Get the services you are paying for. In addition to disclosing the dollar amount of the fees deducted from your account, plan sponsors must also provide information about the services provided in exchange for each charge. If you find out that you are paying for services through your 401(k) plan, make sure that you take advantage of them. "If you are paying more than half of 1 percent a year, you should be getting some additional services like personal consultations about your particular goals," says Loeper.

Ask for better options. If all the investment options in your 401(k) plan charge high fees, consider asking your employer (nicely) to add some more affordable investment choices. It might be helpful to suggest similar funds with lower expense ratios, or that the 401(k) plan offer at least one passively managed index fund. "Inquire about why lower-cost options aren't available and if there might be something that could be added," says Loeper. "If you make an inquiry about whether it is possible to add this lower-cost index fund that is similar to what we've got, that might be enough to motivate your employer to get the problem solved."

[See 7 Signs of a Good 401(k) Plan.]

Recruit help. At a time when layoffs are common, it's wise to not be the only employee criticizing the 401(k) plan. "Particularly in today's economy, you don't want to sound like a complainer," says Loeper. "If you are the only person that brings it up, your employer probably isn't going to act on it." It could be more effective to approach your employer with several other colleagues who also want to save money on their retirement investments.

New funds may be coming soon. The Department of Labor's rules were first published in 2010, and many companies have already begun looking for lower-cost investments and recordkeeping services in preparation for the required disclosures to employees. "A lot of 401(k) plans have renegotiated with their supplier and a lot of fees have come down somewhat," says Signorille.

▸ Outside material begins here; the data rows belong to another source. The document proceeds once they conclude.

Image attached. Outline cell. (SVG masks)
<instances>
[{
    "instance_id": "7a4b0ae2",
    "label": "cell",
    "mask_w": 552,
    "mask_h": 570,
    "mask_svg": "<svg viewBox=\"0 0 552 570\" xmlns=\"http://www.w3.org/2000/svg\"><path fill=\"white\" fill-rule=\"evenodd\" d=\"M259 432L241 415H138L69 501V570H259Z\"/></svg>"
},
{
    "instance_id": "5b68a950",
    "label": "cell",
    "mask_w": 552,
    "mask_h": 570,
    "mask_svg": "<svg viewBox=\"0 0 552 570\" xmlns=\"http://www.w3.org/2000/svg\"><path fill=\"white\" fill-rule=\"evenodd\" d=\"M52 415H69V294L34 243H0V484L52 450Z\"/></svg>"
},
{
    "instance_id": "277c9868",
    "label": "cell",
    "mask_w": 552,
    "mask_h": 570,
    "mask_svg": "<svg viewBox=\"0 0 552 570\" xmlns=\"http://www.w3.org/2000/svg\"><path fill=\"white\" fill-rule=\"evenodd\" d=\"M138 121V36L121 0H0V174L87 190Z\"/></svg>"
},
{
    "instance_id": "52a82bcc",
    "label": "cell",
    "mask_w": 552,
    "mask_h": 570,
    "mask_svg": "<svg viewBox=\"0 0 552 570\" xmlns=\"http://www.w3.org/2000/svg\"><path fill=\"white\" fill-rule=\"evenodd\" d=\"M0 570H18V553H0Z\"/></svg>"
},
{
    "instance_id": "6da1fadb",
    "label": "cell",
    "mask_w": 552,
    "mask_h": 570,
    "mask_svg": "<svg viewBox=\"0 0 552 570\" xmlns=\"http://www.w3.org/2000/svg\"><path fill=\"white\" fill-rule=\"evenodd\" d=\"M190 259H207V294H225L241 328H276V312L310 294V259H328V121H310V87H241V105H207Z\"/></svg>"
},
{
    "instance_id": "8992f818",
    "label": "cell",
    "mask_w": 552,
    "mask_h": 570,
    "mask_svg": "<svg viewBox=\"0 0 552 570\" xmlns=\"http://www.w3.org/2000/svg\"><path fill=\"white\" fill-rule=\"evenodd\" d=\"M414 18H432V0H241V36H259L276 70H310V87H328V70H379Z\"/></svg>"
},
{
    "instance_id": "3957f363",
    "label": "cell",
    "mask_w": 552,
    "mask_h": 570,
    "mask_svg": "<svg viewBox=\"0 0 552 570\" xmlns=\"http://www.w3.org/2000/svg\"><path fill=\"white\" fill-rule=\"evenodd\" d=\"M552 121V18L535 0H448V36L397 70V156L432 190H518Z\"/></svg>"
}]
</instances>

Retire sooner. The expense ratios on your investments can affect how soon you are able to retire. A Towers Watson analysis of target-date funds, the most common default 401(k) investment, found that most target-date fund owners lose 30 percent or more of their potential retirement income to fees. That works out to be between five and 15 years' worth of retirement income that is deducted from a 401(k) account over a worker's lifetime.

[See How to Maximize the Higher 401(k) Contribution Limit.]

Switching to investments with lower expense ratios could allow you to retire years earlier. Consider an employee with a starting salary of $45,000 who contributes 8 percent of his pay to a 401(k) each year between ages 25 and 62. If he invests his retirement savings in a target-date fund charging 1 percent annually, he will lose 13.9 years' worth of retirement income to fees, Towers Watson found. If he instead chooses a target-date fund charging 0.5 percent in annual fees, he will spend 7.7 years' worth of retirement income on fees. An even more affordable target-date fund charging 0.2 percent in fees would deplete his savings by just 3.2 years' worth of retirement income.